Classification of course in study plans

  • Programme MPA-MEL Master's, 2. year of study, summer semester, compulsory-optional
  • Programme MPAD-MEL Master's, 2. year of study, summer semester, compulsory-optional

Type of course unit

 

Lecture

26 hours, optionally

Teacher / Lecturer

Syllabus

1. Management introduction, planning, organization, coordination, inspection, organisational structure, authority and responsibility, job description, standardisation in repeated processes, organizational culture impact.
2. Process management in the organisation, IPO diagram, SIPOC a process approach.
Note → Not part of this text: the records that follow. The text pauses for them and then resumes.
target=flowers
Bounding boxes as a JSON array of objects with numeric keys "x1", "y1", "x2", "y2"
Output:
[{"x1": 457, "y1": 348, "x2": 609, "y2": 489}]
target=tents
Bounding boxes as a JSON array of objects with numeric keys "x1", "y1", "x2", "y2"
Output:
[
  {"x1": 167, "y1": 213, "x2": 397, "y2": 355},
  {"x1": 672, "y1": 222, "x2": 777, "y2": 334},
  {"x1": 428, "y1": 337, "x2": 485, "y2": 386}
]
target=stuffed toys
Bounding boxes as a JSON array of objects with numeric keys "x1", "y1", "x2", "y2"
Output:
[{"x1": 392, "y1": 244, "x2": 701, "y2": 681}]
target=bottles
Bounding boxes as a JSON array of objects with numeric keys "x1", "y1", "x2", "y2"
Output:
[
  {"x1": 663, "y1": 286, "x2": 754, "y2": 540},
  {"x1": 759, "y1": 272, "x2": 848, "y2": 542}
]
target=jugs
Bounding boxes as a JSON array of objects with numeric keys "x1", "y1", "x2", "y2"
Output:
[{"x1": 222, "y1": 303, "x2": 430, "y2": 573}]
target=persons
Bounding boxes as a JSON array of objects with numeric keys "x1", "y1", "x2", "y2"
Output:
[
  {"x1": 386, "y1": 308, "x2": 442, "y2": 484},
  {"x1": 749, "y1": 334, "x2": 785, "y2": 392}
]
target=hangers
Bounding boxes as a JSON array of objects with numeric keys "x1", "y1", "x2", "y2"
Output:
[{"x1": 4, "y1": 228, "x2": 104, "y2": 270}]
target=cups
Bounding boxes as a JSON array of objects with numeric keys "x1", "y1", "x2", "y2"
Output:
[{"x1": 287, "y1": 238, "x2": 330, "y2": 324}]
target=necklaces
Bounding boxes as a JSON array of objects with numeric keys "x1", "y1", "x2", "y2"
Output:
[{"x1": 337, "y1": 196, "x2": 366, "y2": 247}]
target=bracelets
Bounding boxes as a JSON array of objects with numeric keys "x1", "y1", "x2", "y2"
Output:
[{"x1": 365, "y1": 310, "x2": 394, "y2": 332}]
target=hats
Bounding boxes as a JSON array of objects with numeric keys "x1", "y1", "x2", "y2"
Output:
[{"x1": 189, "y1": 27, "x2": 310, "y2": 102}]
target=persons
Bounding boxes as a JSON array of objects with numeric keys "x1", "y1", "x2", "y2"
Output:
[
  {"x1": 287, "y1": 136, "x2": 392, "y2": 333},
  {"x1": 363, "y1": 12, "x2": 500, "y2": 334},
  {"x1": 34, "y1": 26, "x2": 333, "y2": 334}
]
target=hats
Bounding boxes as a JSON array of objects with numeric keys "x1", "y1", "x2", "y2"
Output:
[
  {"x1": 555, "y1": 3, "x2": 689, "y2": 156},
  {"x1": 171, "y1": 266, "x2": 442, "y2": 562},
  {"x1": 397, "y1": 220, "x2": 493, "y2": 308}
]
Critical parameters identification related to product and process, QFD concept.
3. Metrology, quality of measured data, measurement system attributes, traceability chain, repeatability and reproduceability analysis, analysis of attributive measurement system.
4. Operational process control, repressive and preventive approach, non-conformance product control, traceability, G8D process, management of one-shot and repeated processes.
5. Process management methods and tools, seven basic tools, product and process FMEA analysis.
6. Statistical methods and tools for decision making and process control.
7. Process variability and sources of process variability, statistical process control, control charts, process control charts types.
8. Process stability evaluation and assurance.
9. Process capability, tolerance setting and requirements specification and capability and performance indexes.
10. Quality planning, critical parameters determination, tolerance limits specification, measurement systems evaluation, Process stability and process capability evaluation.
11. Critical technological factor determination by using design of experiment techniques (DOE).
12. Industrial and transactional process improvement approaches, lean thinking, six sigma and lean six sigma, DMAIC methodology and belt roles.
13. Economical aspects of process management cost of poor quality - COPQ, lean thinking, material and information flow analysis (value stream map), waste identification and value added analysis.

Exercise in computer lab

39 hours, optionally

Teacher / Lecturer

Syllabus

1. SIPOC diagram, critical to quality parameters determination (CTQ), tolerance setting, process mapping, team results presentation. Situational study solved by teamwork.
2. Quality problem causes evaluation and analysis, cause and effect diagram, interrelationship diagram, nominal group technique and team results presentation. Situational study solved by teamwork.
3. Technological process FMEA analysis – case study with output in the form of FMEA table. Team results presentation and comparison.
4. Seminar works presentation, colloquium and feedback – part I.
5. Applied descriptive statistics methods for technological treatment evaluation. Data stratification, graphical and numerical analysis. Computer exercise.
6. Applied inductive statistics methods for quality assurance – t-test, ANOVA, chi-square – Situational study, computer exercise.
7. Seminar works presentation, colloquium and feedback – part II.
8. Repeatability and reproduceability study by using mean-range method. Measurement system establishing, experiment execution and evaluation.
9. Control charts, control limits setting and logical subgroups definition. Technological process simulation study, computer exercise.
10. Technology capability evaluation. Analytical examples solved by using statistical software.
11. Technological process optimisation by using design of experiments techniques. Case study by using virtual laboratory.
12. Seminar works presentation, colloquium and feedback – part III.
13. Quality problem solving in the frame of an industrial company – situational study by using action learning (labyrinth case study).